===== Texto del documento =====
La dependencia sedentaria en el experimentar homeopático de la violencia (1)

Yacimiento romano de Segóbriga (Cuenca, España) que muestra el valor evidente conferido por los romanos a la experiencia sensoriometabólica, lo que se constata en la presencia colindante de un anfitearto además de un coliseo.

Pero el sentido de la violencia aunque la violencia física real se suprime o se limita y se transubstancia en experiencia más metabólica que corporal -como es tendencia sin duda obligatoria respecto los contextos sedentarios-, no se desvance por completo en ningun caso, pues la llevamos en el cuerpo como quien dice, en tanto parecería que no hay nada más serio -esto es, más relevante y significativo- para el sujeto homeóstico que la violencia, sobre todo cuando irrumpe dentro del mismo grupo de pertenencia, y puesto que la continuidad del tiempo colectivo depende, precisamente, de cómo nos relacionamos como grupo o sociedad con ella. Y dado que, además, como todo yo socializado es para incorporarse al colectivo, mi propia desaparición como individuo -o bien, el sobrevivir yo y que desaparecen todos los demás-, son dos vertientes, en realidad, de una misma aniquilación 1.
=====
Consigna 1: Devuelve sin cambios el fragmento del texto sobre la violencia que va desde "Pero el sentido" hasta "misma aniquilación 1.", ambos incluidos.
Consigna 2: Traduce al inglés esta oración del texto sobre la violencia: "Yacimiento romano de Segóbriga (Cuenca, España) que muestra el valor evidente conferido por los romanos a la experiencia sensoriometabólica, lo que se constata en la presencia colindante de un anfitearto además de un coliseo."
Consigna 3: Continúa el texto sobre la violencia a partir de su última oración.
===== Información proporcionada =====
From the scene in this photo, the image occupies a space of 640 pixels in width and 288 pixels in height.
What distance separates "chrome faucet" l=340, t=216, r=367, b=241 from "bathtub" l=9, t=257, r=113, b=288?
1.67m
=====
Resultado del ejercicio 1:
Pero el sentido de la violencia aunque la violencia física real se suprime o se limita y se transubstancia en experiencia más metabólica que corporal -como es tendencia sin duda obligatoria respecto los contextos sedentarios-, no se desvance por completo en ningun caso, pues la llevamos en el cuerpo como quien dice, en tanto parecería que no hay nada más serio -esto es, más relevante y significativo- para el sujeto homeóstico que la violencia, sobre todo cuando irrumpe dentro del mismo grupo de pertenencia, y puesto que la continuidad del tiempo colectivo depende, precisamente, de cómo nos relacionamos como grupo o sociedad con ella. Y dado que, además, como todo yo socializado es para incorporarse al colectivo, mi propia desaparición como individuo -o bien, el sobrevivir yo y que desaparecen todos los demás-, son dos vertientes, en realidad, de una misma aniquilación 1.

Resultado del ejercicio 2: Roman archaeological site of Segóbriga (Cuenca, Spain) showing the evident value the Romans conferred on sensoriometabolic experience, which is borne out by the adjoining presence of an amphitheater in addition to a coliseum.

Resultado del ejercicio 3:
Por esta razón las antropologías sedentarias -universalmente- parecen incorporar auténticas instituciones miméticas (entendidas a lo Norberto Elias), siendo la más importante las religiones formales (que a grandes rasgos combinan la vivificación metabólica y fisiológico-estética con horizontes conceptuales verdaderamente epistémicos). Pero, además, resulta históricamente necesario habilitar espacios de una violencia controlada que ritualizan o convierten en juego no físicamente cruento, la imposición humana de unos frente a -y sobre- otros: evidentmente, la relación entre rituales religiosos y espectáculos artísticos o deportivos es fácil establecer, siempre que se tenga en cuenta la ya argumentada importancia histórica de las religiones (en tanto habilitación de espacios epistémicos, cosa de la que carece lo deportivo). Es asimismo evidente que la experiencia simplemente estética -en cuanto instituciones artísticas consabidas- recrea una misma experiencia metabólica que, como la vida misma, invita al espectador-lector a definirse nuevamente como sujeto homeostático socializado–y esto como recreación o simulacro casi indéntico a la interactuación real humana.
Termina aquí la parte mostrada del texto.